┌────────

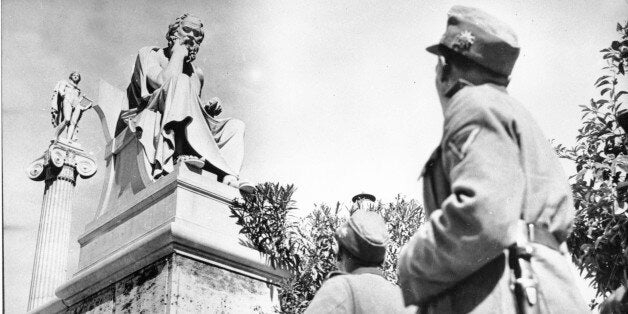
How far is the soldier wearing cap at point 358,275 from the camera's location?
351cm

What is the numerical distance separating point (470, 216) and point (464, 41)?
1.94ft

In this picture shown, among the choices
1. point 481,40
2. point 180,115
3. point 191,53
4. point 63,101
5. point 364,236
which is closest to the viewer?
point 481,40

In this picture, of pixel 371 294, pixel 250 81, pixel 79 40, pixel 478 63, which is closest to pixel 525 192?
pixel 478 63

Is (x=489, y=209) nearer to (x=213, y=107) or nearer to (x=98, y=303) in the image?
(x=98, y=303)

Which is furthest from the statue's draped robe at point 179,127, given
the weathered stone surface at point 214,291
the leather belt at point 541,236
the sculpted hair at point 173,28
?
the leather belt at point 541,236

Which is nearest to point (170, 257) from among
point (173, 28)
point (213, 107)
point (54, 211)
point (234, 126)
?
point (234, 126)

└────────
┌────────

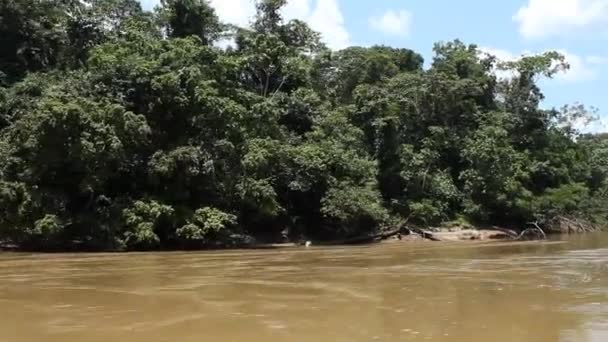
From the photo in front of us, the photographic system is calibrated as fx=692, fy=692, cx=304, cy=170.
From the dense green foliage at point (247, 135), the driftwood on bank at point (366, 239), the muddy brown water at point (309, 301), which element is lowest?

└────────
┌────────

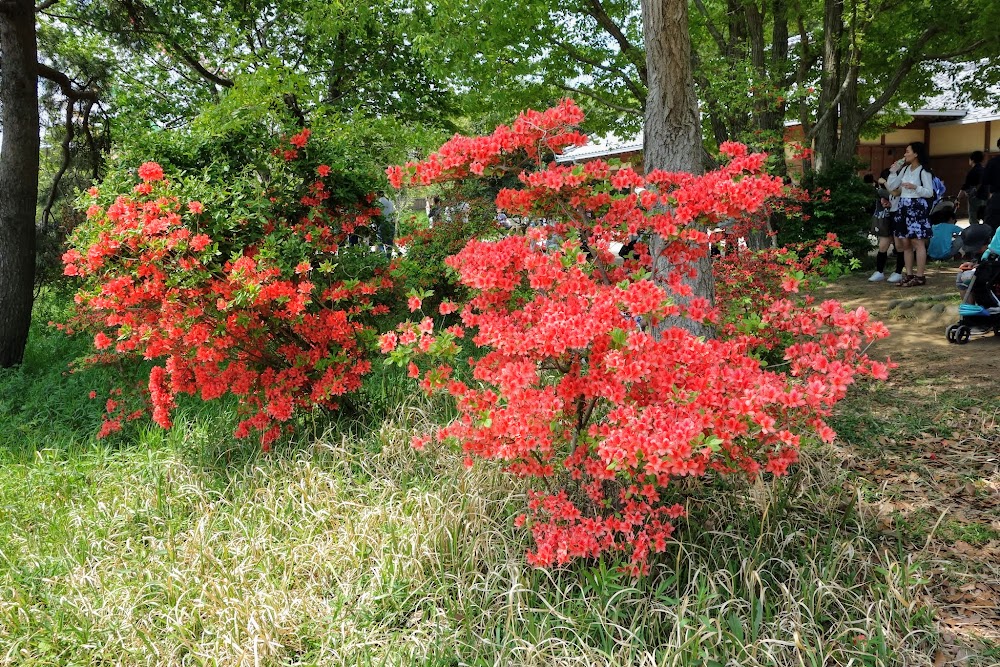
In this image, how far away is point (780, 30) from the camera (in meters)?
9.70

└────────

Description of the task
Gather every line of the records above that contains the word "image", matching uppercase and lowercase letters exactly.

Completed exercise
Is (x=489, y=209) nearer to (x=213, y=107) or nearer to (x=98, y=303) in the image?
In this image, how far away is point (780, 30) from the camera (in meters)?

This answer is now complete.